Like one out of every five people I am likely to smell today, this man reeks of bad wine. He's probably cold, so we let him wander around for a few minutes, before leaving on his own. Working in the landmark Page Brothers building, adjacent to the iconic Chicago Theater on State Street, is surprisingly depressing. The few years the building spent as an Off Track Betting parlor really took their toll on the place. The carpet is green and stained. It is that sickly shade of green that always seems to associate itself with gambling and heartbreak. There's a matching green faux-marble trim traveling the length of the room that looks neither like the plastic it's made of or the marble it's supposed to resemble. Big windows open up to the State and Lake El station, and the constant flow of people coming and going really makes you feel like you're stuck.

This is the end of my journey learning the ins and outs of Illinois' new voting machines, during which I've traveled across the city training election judges. At Polonia Banquet Hall in Bridgeport, I dealt with cranky old Poles who looked like they never learned to set their VCRs. On a basketball court at Truman College, I worked with halfway house rejects and a surprising number of off-kilter goths who prefer not to hold down regular jobs. At Columbus Park's lovely Refectory at Jackson and Central, I worked with driven, well-dressed activist types determined to run their local elections without any outside funny business. And now Downtown, I've got an average mix of the elderly and impoverished, neither exceptionally old nor exceptionally poor. It kind of feels like a recap of everything I've seen thus far.

It's a misnomer to call just one of the voting machines electronic. In reality, one machine uses a touchscreen and another, the so-called paper ballot, uses an optical scanner. In the last election, judges generally tried to steer voters away from the touchscreen. Officially, this is because only one person at a time can use the machine. A common misperception is that the touch screens have been added to ease the transition from paper to electronic ballots, which seems inevitable, but in reality each precinct has one touchscreen machine because that is the minimum required by the Help America Vote Act of 2002. Unofficially, however, a lot of judges in the last election refused to set up or allow access to these machines out of fear that they would fuck up royally. Hopefully, none of these judges were my students.
=======
## EXERCISES TO COMPLETE
(A) List every place named in the essay on training election judges where the narrator has trained judges.
(B) According to the essay on training election judges, why does each precinct have one touchscreen machine?
(C) Write the next few paragraphs of the essay on training election judges, picking up after its final sentence.

## DATA PROVIDED
=======
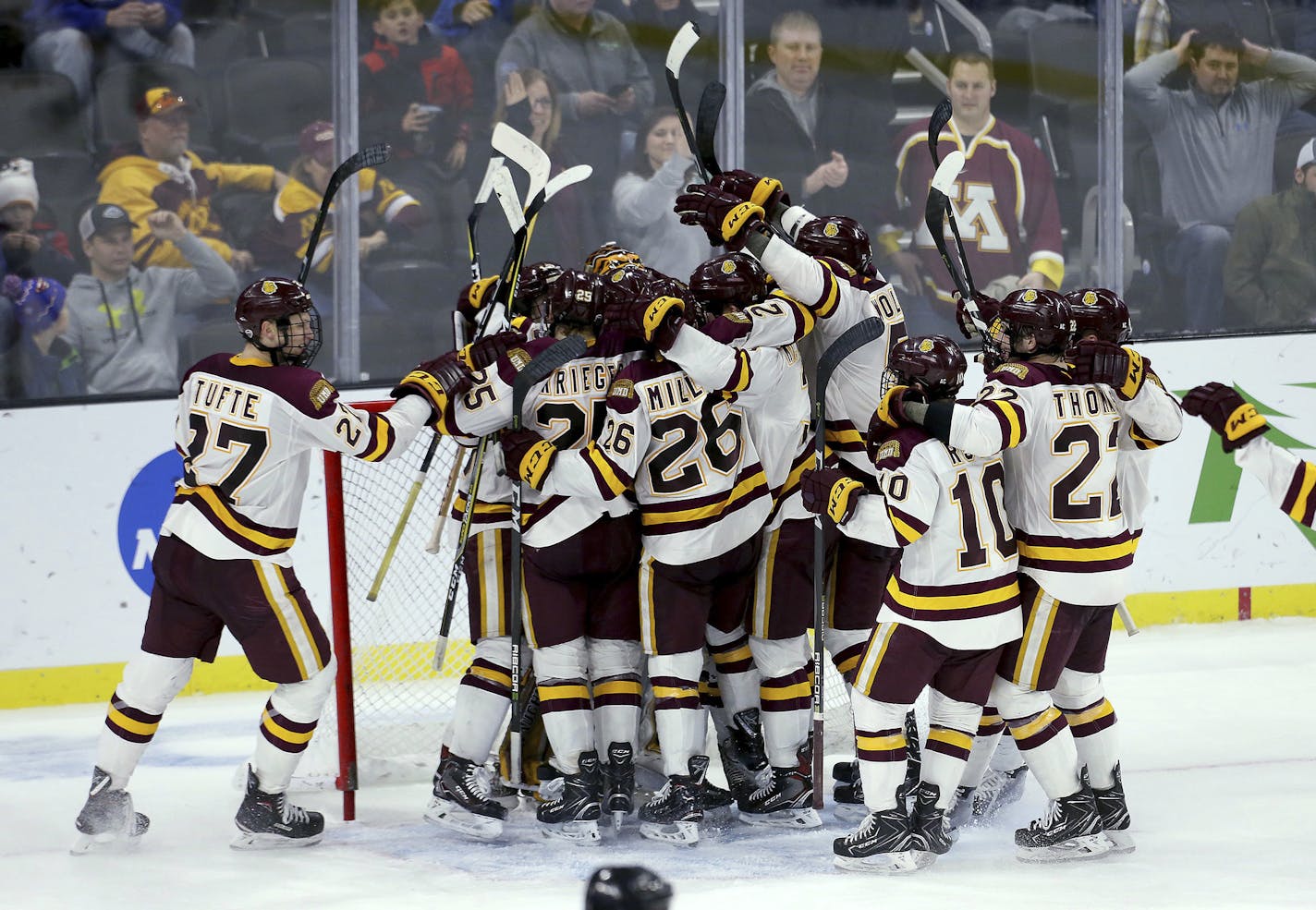 Minnesota-Duluth celebrates a 2-1 win over Air Force in an NCAA regional men's college hockey tournament game Saturday, March 24, 2018, in Sioux Falls, S.D. (AP Photo/Dave Eggen)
=======
## ANSWERS PROVIDED
(A)
Polonia Banquet Hall in Bridgeport
A basketball court at Truman College
Columbus Park's Refectory at Jackson and Central
The Page Brothers building on State Street, Downtown

(B) Because one is the minimum required by the Help America Vote Act of 2002.

(C)
If you want to use the touchscreen, you'll have to ask your election judge for it specifically. They will then activate a card with a chip on the back that you will insert into the machine. You are given the option to vote in English, Spanish or Chinese. If you are unable to read any of these languages, you are allowed to have a translator present with you. To vote for a candidate, touch the box next to the candidate's name. To change your vote, touch the box again. It is impossible to overvote on this machine. There are no hole-punches, no chads, and thus no fear of leaving them pregnant or dangled. There is a zoom function for the visually impaired, an audio program for the blind, a stylus for those whose fingers are too plump to touch just one box at a time, and a sip-and-puff straw setup for those who lack personal mobility. To write in a candidate, choose the bottom box and a mock-up computer keypad will pop up. If you do not spell the candidate's name as it generally appears, it is up to the judges' discretion whether or not to accept this vote. When you are finished with a page, press "Next." After the last page, you will arrive at the review screen. All offices left blank will show up in red. All offices voted on will appear in black. To return to any of the offices, touch the screen. To continue, press "Next." A printed record of your votes will cycle through the printer. This is an official ballot, and your last chance for review. It is also a verifiable paper trail. If you press "Make Changes," it will void the ballot and take you back to the review screen. If you press "Cast Ballot," it will do just that.

The new machines, manufactured by Sequoia, are perfect for Chicago politics. Just using them, you can tell that Sequoia was the lowest bidder. After a few weeks, the card activator starts getting weird error messages and stops reading the results from the ballot scanner, the lid stops closing on the touchscreen, the machines reset out of sync with one another, and the printers start to jam. At the same time, none of the machines have fucked up in a way where you can't tell it's happening, and even though they may not get the job done quickly, they'll get it done right (eventually). This is a big deal, especially when stacked up against their biggest competitor.

Last month, Ross Kincaid had some keys cut, based on a picture on Diebold's website. He then successfully used these keys to open up each of Diebold's voting machines. Realizing the possibility for mischief, Sequoia decided not to use the kind of keys that can be cut at the local Five and Dime. More importantly, Sequoia has announced that their computers don't use a commercially available operating system (as opposed to Diebold's machines, which use a Microsoft OS).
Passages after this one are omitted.